Exercise
In the data below, one line contains "The researchers measured the optimal" and a later one contains "Answer (YES/NO): YES". Print both, with every line between them, exactly and alone.

Records supplied
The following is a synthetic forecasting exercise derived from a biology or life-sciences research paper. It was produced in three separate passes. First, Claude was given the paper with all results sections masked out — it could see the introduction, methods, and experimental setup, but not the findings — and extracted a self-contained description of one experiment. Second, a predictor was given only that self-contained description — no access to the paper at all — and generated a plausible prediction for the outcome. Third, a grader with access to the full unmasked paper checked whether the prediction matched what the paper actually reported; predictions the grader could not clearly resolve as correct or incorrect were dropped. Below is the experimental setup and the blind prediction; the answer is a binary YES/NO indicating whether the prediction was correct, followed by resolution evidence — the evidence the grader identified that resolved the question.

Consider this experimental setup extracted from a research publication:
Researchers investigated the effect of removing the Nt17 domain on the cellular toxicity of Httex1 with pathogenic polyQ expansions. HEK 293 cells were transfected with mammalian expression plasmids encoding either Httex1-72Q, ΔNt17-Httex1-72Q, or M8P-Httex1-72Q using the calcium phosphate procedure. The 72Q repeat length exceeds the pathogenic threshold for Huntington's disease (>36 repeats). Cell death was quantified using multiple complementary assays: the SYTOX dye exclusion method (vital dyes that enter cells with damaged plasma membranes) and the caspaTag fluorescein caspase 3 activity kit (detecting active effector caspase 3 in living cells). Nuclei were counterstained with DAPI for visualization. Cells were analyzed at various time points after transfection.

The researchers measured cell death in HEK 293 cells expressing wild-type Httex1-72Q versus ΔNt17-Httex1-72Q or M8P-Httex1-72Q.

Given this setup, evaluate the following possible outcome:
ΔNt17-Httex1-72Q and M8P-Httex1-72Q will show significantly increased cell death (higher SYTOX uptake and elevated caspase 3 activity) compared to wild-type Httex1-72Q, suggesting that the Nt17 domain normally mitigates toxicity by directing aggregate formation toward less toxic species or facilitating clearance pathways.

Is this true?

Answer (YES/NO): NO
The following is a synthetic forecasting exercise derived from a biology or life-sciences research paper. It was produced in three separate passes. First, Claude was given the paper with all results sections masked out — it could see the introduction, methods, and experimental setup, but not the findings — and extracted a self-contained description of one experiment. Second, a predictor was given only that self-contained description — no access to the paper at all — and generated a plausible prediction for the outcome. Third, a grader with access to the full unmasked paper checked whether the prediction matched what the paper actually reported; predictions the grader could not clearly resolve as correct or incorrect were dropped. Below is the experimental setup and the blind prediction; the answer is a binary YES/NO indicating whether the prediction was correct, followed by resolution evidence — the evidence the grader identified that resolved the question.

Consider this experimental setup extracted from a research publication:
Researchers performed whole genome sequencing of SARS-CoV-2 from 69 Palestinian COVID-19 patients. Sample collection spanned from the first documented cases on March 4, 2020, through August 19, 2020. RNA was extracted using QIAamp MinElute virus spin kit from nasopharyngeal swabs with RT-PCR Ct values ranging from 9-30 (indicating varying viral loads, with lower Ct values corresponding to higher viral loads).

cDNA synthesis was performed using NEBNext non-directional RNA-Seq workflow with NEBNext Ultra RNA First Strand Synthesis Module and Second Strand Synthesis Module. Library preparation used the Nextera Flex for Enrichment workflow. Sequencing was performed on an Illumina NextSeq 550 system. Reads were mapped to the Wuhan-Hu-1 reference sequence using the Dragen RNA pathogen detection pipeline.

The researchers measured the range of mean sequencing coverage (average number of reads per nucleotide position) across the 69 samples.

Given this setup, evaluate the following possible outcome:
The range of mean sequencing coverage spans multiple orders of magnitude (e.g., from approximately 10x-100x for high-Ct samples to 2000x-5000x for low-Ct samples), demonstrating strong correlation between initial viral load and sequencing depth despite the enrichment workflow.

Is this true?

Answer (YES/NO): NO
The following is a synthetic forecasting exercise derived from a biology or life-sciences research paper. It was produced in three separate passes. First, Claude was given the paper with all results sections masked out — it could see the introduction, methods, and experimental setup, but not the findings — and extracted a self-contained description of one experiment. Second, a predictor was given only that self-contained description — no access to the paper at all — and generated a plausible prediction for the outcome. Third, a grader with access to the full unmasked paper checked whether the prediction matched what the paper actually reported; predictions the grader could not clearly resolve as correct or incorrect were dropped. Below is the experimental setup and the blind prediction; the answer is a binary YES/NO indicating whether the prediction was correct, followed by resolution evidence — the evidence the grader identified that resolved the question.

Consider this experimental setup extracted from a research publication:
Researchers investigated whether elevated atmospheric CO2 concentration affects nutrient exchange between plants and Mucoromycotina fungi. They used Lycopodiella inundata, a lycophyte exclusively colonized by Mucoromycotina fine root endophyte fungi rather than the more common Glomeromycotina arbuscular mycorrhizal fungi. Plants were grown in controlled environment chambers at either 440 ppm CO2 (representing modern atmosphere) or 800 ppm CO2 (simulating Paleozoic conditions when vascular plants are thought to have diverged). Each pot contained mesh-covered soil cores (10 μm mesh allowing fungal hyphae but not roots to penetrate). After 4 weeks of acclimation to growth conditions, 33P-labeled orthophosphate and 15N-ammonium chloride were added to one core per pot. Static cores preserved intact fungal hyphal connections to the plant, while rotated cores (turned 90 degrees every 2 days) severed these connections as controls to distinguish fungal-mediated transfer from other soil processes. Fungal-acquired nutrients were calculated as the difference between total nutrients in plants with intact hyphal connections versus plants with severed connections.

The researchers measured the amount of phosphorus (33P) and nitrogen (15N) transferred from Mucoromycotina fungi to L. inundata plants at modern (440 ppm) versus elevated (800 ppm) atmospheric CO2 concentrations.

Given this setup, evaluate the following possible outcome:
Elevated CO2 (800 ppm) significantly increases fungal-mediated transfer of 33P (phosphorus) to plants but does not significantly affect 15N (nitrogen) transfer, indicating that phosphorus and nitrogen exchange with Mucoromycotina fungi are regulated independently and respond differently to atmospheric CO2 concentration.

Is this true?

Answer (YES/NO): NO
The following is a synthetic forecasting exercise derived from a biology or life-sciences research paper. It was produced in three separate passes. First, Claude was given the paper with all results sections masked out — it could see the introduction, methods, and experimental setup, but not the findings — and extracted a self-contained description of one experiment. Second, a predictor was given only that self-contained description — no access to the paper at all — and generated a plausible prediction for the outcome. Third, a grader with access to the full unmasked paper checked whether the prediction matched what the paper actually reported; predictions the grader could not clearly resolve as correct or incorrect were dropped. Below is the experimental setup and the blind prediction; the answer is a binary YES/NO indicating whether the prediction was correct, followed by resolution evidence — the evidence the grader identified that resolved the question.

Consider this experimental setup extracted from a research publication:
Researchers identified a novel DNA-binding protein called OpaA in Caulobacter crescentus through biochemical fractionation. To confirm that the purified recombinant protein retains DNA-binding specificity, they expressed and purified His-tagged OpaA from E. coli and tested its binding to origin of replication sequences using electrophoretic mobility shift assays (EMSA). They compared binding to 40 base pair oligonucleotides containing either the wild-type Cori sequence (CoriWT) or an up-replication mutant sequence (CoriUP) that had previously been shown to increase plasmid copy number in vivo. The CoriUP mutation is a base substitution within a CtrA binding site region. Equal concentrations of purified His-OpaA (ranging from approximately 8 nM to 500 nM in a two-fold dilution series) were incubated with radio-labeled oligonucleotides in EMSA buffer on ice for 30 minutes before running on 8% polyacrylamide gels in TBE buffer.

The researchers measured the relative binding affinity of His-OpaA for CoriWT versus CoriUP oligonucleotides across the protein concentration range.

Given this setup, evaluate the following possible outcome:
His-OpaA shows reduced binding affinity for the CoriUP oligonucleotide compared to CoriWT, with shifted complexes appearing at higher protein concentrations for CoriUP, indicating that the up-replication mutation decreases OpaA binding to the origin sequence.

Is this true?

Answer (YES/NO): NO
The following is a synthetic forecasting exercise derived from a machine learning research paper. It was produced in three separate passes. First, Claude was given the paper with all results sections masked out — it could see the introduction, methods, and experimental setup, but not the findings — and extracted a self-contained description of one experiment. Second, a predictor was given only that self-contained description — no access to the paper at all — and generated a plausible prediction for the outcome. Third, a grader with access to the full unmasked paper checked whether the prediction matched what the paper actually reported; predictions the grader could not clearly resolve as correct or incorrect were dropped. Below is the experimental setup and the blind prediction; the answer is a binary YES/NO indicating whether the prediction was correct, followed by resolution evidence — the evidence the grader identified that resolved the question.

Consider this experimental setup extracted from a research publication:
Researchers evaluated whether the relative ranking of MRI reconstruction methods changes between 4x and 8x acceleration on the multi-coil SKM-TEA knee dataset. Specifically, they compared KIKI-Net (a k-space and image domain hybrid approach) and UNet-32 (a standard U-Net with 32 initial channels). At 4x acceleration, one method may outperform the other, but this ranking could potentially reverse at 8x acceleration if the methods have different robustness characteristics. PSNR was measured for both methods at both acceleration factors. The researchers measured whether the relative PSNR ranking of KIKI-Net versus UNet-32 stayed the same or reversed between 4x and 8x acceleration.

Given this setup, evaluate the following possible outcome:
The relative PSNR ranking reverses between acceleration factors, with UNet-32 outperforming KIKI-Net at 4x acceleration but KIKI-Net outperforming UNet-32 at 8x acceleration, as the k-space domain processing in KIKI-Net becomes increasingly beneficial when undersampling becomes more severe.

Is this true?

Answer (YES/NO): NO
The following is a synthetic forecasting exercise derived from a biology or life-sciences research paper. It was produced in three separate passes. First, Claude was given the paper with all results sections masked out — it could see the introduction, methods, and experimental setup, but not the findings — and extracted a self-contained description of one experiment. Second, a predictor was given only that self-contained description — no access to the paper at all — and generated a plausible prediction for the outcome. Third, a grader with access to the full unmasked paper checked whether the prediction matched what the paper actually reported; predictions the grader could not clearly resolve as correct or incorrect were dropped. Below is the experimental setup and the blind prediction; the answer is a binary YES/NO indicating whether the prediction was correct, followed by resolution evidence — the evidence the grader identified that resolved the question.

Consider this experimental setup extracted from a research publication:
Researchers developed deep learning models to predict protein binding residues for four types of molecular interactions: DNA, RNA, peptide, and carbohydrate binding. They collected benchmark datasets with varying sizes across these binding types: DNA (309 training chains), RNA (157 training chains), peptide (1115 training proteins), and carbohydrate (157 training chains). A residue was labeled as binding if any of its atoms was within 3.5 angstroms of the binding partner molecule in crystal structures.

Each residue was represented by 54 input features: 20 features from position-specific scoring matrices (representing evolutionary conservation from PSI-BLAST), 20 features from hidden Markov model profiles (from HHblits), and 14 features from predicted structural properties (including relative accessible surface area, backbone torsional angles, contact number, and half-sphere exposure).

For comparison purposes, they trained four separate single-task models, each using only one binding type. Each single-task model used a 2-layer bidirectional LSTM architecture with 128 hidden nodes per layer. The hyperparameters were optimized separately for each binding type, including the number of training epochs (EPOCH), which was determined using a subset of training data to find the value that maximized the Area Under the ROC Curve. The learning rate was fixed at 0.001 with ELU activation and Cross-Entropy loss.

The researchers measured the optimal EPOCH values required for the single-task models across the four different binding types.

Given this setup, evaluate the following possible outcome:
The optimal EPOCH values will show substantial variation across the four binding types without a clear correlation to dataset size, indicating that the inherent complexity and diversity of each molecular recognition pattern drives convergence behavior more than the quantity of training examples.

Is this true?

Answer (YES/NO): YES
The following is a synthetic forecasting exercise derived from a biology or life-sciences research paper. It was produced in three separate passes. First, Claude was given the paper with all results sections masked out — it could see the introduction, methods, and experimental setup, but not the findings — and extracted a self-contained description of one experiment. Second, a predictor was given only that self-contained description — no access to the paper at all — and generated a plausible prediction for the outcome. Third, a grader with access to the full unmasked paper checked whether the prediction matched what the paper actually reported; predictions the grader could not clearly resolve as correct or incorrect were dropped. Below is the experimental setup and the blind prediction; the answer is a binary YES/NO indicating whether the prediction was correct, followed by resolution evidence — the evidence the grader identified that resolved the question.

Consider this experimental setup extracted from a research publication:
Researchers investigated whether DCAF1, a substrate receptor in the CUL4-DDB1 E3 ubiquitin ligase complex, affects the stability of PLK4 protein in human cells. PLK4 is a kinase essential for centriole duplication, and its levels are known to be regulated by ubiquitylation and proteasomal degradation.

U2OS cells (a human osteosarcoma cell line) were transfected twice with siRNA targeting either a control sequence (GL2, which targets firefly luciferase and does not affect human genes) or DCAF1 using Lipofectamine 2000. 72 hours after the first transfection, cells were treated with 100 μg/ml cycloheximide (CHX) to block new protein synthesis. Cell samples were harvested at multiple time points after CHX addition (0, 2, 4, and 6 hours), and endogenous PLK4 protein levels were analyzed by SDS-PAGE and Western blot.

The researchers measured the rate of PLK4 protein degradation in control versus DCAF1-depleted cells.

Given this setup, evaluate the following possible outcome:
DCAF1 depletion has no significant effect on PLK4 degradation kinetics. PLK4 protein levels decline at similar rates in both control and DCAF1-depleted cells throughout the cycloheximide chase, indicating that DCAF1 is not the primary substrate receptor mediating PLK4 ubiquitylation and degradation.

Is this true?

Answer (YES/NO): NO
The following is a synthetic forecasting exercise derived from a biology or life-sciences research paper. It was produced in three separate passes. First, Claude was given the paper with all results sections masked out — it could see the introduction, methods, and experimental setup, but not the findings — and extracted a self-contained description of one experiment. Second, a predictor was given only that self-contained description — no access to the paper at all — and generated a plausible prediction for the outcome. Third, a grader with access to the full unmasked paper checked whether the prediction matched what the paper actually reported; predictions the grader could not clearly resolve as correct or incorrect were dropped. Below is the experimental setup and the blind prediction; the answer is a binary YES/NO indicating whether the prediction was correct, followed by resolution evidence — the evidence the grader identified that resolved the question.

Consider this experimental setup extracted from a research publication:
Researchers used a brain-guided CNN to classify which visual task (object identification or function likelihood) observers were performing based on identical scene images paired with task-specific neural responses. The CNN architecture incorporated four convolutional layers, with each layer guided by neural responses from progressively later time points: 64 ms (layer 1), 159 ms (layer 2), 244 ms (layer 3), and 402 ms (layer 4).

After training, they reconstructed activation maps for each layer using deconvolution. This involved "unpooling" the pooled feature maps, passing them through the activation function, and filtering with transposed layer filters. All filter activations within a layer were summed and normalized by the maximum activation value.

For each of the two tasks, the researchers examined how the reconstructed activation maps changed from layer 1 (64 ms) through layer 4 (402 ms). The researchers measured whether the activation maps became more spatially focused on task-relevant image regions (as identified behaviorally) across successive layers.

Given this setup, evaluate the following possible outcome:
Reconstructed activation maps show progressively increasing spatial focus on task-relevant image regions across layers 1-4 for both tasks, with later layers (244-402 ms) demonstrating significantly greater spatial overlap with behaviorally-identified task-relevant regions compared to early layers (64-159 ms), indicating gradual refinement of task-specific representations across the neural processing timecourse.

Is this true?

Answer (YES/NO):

Response to the task
The researchers measured the optimal EPOCH values required for the single-task models across the four different binding types.

Given this setup, evaluate the following possible outcome:
The optimal EPOCH values will show substantial variation across the four binding types without a clear correlation to dataset size, indicating that the inherent complexity and diversity of each molecular recognition pattern drives convergence behavior more than the quantity of training examples.

Is this true?

Answer (YES/NO): YES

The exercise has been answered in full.